I could use the device for a couple of hours with wifi and ethernet.

Then I changed something (maybe related to dhcp) in the devices settings and now I can not connect to it anymore. Not through WiFi and not through Ethernet. On both channels I only get the "Self-Assigned IP" message in the network settings.

I also tried to reset it through the hardware button and connecting via the failsafe mode.

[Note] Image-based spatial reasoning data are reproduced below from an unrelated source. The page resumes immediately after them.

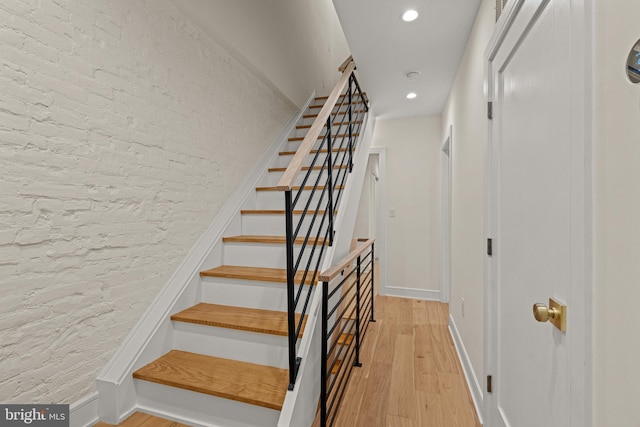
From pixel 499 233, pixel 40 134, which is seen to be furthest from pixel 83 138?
pixel 499 233

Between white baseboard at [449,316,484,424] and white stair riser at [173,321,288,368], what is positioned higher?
white stair riser at [173,321,288,368]

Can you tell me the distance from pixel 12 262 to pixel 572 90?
1943mm

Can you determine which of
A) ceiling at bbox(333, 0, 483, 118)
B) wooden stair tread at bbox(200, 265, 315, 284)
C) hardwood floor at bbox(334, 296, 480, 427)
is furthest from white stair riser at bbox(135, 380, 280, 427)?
ceiling at bbox(333, 0, 483, 118)

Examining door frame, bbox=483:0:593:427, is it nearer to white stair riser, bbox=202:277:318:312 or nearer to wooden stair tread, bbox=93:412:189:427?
white stair riser, bbox=202:277:318:312

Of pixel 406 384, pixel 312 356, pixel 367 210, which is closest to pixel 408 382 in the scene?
pixel 406 384

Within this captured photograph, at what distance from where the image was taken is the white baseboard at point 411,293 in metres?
4.00

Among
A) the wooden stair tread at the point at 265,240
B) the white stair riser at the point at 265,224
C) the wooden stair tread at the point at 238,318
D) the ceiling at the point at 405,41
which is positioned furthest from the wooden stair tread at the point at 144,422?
the ceiling at the point at 405,41

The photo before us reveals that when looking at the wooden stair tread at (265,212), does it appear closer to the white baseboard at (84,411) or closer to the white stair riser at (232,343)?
the white stair riser at (232,343)

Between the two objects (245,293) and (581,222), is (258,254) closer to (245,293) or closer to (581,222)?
(245,293)

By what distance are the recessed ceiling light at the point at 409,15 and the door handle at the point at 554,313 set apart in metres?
1.85

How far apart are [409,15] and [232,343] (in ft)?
7.54

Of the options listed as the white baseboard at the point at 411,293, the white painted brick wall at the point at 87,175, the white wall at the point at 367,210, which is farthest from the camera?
the white wall at the point at 367,210

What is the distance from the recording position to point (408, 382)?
207 cm

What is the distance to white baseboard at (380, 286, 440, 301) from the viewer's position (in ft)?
13.1
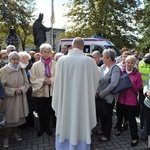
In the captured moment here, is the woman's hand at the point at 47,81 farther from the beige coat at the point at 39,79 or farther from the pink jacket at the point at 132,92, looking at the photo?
the pink jacket at the point at 132,92

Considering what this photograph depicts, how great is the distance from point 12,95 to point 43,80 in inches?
27.1

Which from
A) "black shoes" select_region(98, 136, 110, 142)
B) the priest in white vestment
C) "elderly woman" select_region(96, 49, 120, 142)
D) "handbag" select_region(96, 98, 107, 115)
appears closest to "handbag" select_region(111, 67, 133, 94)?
"elderly woman" select_region(96, 49, 120, 142)

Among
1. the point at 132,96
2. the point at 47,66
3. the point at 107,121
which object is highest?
the point at 47,66

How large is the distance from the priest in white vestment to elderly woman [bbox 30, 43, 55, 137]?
0.97 metres

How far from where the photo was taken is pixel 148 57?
14.1ft

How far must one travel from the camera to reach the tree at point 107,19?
72.1ft

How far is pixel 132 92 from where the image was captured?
426cm

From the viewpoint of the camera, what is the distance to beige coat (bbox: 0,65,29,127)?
4.11 meters

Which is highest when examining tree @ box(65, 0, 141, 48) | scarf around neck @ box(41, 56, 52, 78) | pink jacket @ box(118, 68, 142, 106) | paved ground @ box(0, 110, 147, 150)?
tree @ box(65, 0, 141, 48)

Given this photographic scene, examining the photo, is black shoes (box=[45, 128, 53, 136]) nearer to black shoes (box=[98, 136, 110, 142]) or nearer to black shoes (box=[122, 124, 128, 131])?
black shoes (box=[98, 136, 110, 142])

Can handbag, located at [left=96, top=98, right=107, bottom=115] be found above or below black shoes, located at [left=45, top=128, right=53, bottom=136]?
above

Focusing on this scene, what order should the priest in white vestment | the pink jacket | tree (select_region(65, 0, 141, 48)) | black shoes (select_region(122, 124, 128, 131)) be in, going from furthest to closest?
tree (select_region(65, 0, 141, 48))
black shoes (select_region(122, 124, 128, 131))
the pink jacket
the priest in white vestment

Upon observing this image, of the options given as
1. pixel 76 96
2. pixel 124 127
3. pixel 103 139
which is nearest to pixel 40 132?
pixel 103 139

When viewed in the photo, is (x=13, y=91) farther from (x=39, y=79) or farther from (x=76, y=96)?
(x=76, y=96)
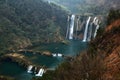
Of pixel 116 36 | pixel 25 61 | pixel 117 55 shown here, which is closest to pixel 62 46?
pixel 25 61

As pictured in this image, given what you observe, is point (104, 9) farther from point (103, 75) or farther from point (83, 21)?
point (103, 75)

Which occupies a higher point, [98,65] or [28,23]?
[28,23]

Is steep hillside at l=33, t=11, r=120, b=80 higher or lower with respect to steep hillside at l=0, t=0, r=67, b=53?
lower

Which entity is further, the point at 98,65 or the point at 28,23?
the point at 28,23

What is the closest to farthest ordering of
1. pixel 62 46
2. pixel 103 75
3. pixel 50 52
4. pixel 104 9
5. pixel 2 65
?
pixel 103 75 < pixel 2 65 < pixel 50 52 < pixel 62 46 < pixel 104 9

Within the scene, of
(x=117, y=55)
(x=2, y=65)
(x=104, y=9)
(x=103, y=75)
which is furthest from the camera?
(x=104, y=9)

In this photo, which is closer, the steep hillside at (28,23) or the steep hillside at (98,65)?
the steep hillside at (98,65)

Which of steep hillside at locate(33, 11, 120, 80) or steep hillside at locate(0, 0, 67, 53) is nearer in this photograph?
steep hillside at locate(33, 11, 120, 80)

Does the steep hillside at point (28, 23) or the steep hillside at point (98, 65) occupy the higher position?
the steep hillside at point (28, 23)
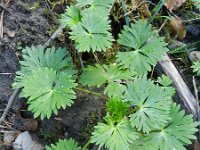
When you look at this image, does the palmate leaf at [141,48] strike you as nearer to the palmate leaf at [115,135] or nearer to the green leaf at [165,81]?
the green leaf at [165,81]

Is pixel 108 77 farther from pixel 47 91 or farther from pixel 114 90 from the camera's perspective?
pixel 47 91

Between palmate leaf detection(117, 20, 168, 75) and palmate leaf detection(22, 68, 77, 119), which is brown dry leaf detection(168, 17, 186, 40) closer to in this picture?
palmate leaf detection(117, 20, 168, 75)

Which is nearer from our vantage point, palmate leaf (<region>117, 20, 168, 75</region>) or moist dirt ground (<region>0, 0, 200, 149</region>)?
palmate leaf (<region>117, 20, 168, 75</region>)

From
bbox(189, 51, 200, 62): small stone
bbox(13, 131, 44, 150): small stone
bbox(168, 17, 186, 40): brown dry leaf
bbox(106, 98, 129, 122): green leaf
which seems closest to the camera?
bbox(106, 98, 129, 122): green leaf

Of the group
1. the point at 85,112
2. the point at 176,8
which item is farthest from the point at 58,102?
the point at 176,8

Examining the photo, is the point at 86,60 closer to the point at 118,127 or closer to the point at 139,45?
the point at 139,45

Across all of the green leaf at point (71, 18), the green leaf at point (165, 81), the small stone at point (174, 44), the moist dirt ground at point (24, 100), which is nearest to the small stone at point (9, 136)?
the moist dirt ground at point (24, 100)

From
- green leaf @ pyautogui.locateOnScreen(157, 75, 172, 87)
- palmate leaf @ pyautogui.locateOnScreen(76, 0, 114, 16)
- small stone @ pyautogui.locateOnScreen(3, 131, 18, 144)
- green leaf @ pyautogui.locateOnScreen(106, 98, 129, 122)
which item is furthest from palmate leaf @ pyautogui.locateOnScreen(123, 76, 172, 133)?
small stone @ pyautogui.locateOnScreen(3, 131, 18, 144)
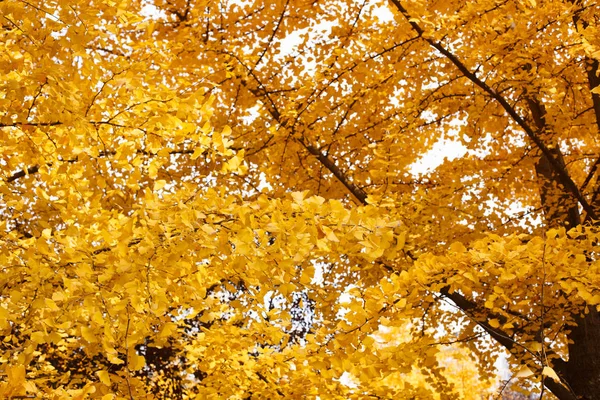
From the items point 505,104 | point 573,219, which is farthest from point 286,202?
point 573,219

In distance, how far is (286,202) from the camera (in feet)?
7.23

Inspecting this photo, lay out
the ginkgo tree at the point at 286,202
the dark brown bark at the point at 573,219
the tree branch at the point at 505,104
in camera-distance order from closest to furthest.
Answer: the ginkgo tree at the point at 286,202
the tree branch at the point at 505,104
the dark brown bark at the point at 573,219

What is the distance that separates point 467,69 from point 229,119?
8.40 feet

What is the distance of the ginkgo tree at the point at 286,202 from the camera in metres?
2.19

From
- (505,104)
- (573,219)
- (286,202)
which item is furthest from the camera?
(573,219)

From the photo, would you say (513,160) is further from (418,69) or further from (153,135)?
(153,135)

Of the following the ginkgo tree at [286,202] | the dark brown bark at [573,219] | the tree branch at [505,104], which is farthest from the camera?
the dark brown bark at [573,219]

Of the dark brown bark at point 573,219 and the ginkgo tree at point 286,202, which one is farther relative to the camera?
the dark brown bark at point 573,219

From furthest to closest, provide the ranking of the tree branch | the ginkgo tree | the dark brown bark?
the dark brown bark → the tree branch → the ginkgo tree

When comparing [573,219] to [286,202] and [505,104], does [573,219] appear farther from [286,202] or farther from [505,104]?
[286,202]

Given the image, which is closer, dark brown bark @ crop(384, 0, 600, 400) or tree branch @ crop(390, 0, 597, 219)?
tree branch @ crop(390, 0, 597, 219)

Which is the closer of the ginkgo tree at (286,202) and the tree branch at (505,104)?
the ginkgo tree at (286,202)

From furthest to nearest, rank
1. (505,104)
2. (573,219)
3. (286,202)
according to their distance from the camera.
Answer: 1. (573,219)
2. (505,104)
3. (286,202)

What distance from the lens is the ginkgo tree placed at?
7.20ft
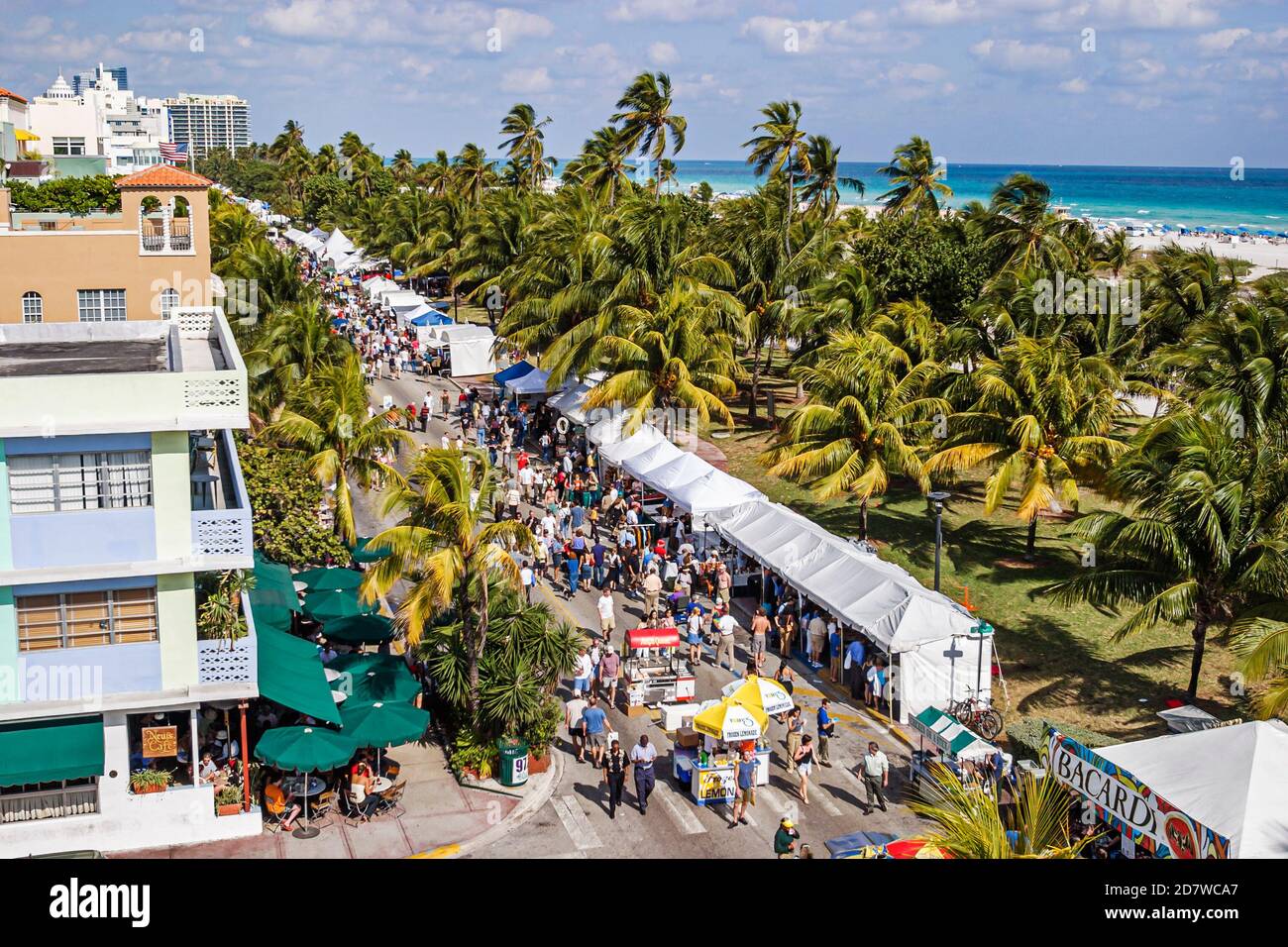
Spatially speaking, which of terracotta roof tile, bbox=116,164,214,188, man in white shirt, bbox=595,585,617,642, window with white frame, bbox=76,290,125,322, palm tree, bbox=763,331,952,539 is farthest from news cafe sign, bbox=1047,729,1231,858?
window with white frame, bbox=76,290,125,322

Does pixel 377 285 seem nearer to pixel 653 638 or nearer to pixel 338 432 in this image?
pixel 338 432

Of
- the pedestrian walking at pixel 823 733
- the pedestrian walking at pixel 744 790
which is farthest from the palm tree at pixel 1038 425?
the pedestrian walking at pixel 744 790

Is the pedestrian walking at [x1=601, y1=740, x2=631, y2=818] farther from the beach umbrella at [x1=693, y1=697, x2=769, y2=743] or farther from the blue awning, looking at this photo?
the blue awning

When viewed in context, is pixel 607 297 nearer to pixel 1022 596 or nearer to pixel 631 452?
pixel 631 452

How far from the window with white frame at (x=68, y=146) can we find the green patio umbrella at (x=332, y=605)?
96.1m

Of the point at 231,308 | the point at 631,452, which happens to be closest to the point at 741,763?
the point at 631,452

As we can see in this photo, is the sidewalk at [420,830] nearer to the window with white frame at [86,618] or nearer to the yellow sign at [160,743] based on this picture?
the yellow sign at [160,743]

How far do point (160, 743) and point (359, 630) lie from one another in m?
4.97

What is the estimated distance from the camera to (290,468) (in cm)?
2567

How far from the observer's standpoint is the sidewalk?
17.2 m

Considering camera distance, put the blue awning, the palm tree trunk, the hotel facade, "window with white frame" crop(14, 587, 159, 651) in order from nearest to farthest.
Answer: the hotel facade
"window with white frame" crop(14, 587, 159, 651)
the palm tree trunk
the blue awning

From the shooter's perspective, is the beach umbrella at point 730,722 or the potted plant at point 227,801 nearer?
the potted plant at point 227,801

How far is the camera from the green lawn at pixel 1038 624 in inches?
862

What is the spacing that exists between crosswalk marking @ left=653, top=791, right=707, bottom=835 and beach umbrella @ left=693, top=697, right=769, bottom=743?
1.18 m
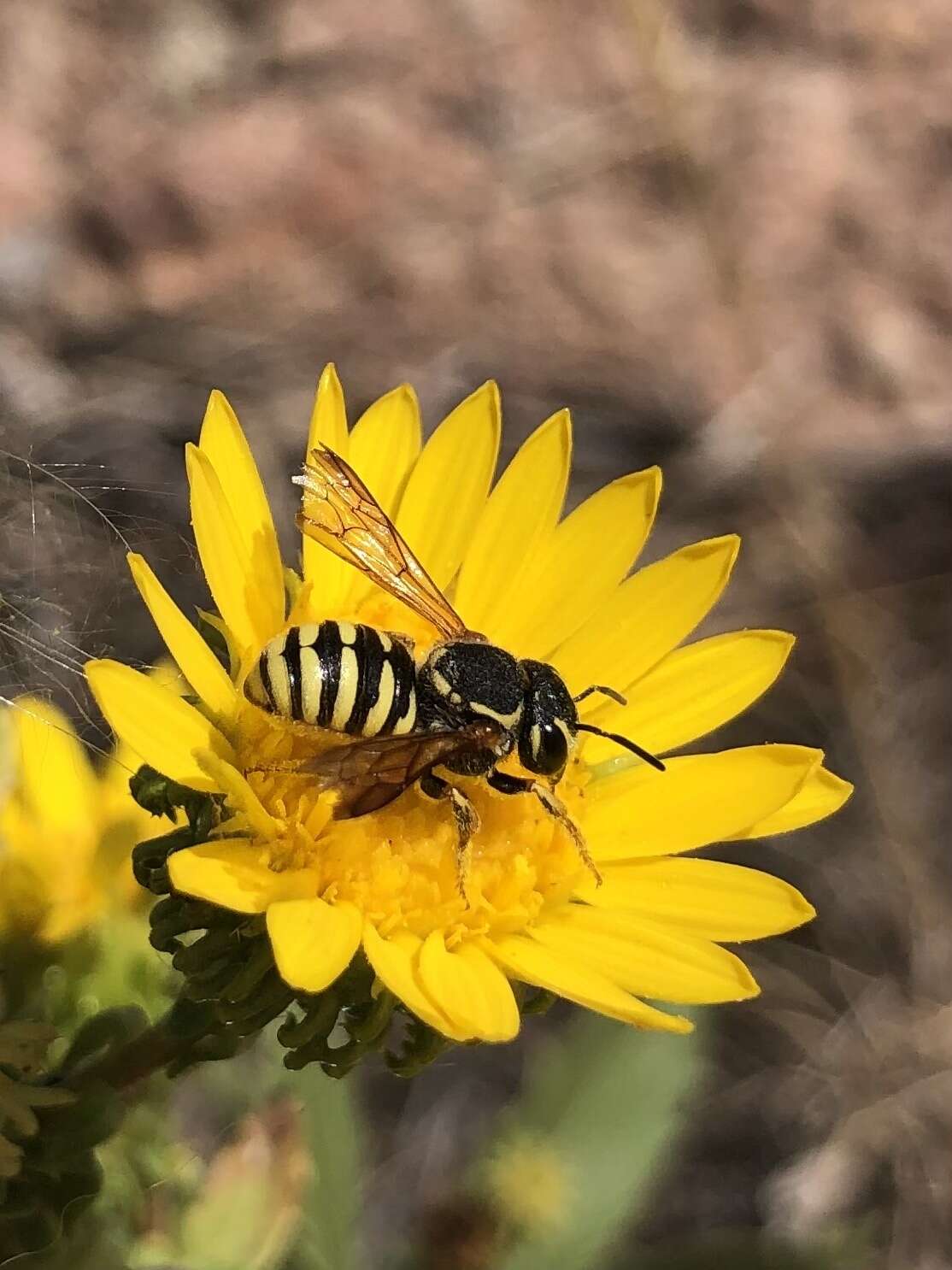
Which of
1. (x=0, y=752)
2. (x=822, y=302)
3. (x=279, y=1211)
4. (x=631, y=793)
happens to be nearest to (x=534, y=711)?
(x=631, y=793)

Both apparently don't work.

Any suggestions?

More Info:
Device: TP-Link RE450 (Repeater)
Lede 17.01.4 generic re450

Devices I tried to connect:
iMac via Ethernet and Wifi
Macbook via Wifi
iPhone via Wifi
Android Phone via Wifi

None of them are able to connect to the repeater.

Can you provide me with some solutions?

BTW: I am not able to provide you with logs because I can't connect to it :smiley:

Looks like you disabled the DHCP server; let's assume there is nothing else broken.

Configure your computer to use a fixed IP address, instead of asking for one to the server; try with these parameters:

  • IP address = 192.168.1.100
  • netmask = 255.255.255.0
  • gateway = 192.168.1.1
  • DNS = 192.168.1.1

Now try first to ping the router at 192.168.1.1, then connect to it by WEB / SSH, and try to fix it.

Hey @eduperez!
Thanks for your quick response. I tried what you said.

I didn't found "gateway" on my settings so I typed it into "router" - is that the same thing?

Now when I ping the IP 192.168.1.1 I get "Host Down" as a message back. Is that a good thing?!

Because the host is down I still can not reach SSH/Web on the device.

Do you have any other suggestions?

If you can't recover from this state, there is no TFTP recovery option on this model and you would have to use TTL to recover.

When you tried the failsafe mode, you were using an Ethernet cable plugged into LAN1?

yes I did use a wired connection to the device.

Yes, "router" is probably the same as "gateway"... it all depends on the preferences of whoever made the software.

And that is all the good news I have... if that did not work (and "host down" is definitively a bad thing), then you changed something else than the DHCP server, and things are going to be harder to fix.

Do you remember if perhaps you could have changed the IP address also? If we cannot guess the IP address for the router, or if the LAN interface is disabled, then your only options are failsafe mode or a TTL adapter.

So if I run the arp -a command I get these responses:

image

Can you try the solution with the packet sniffer documented in the failsafe:

Wait (with a packet sniffer) for a special broadcast packet and press a button (...)

This would at least tell us that your router can still be reached and possibly achieve failsafe. You can use Wireshark, available for Mac.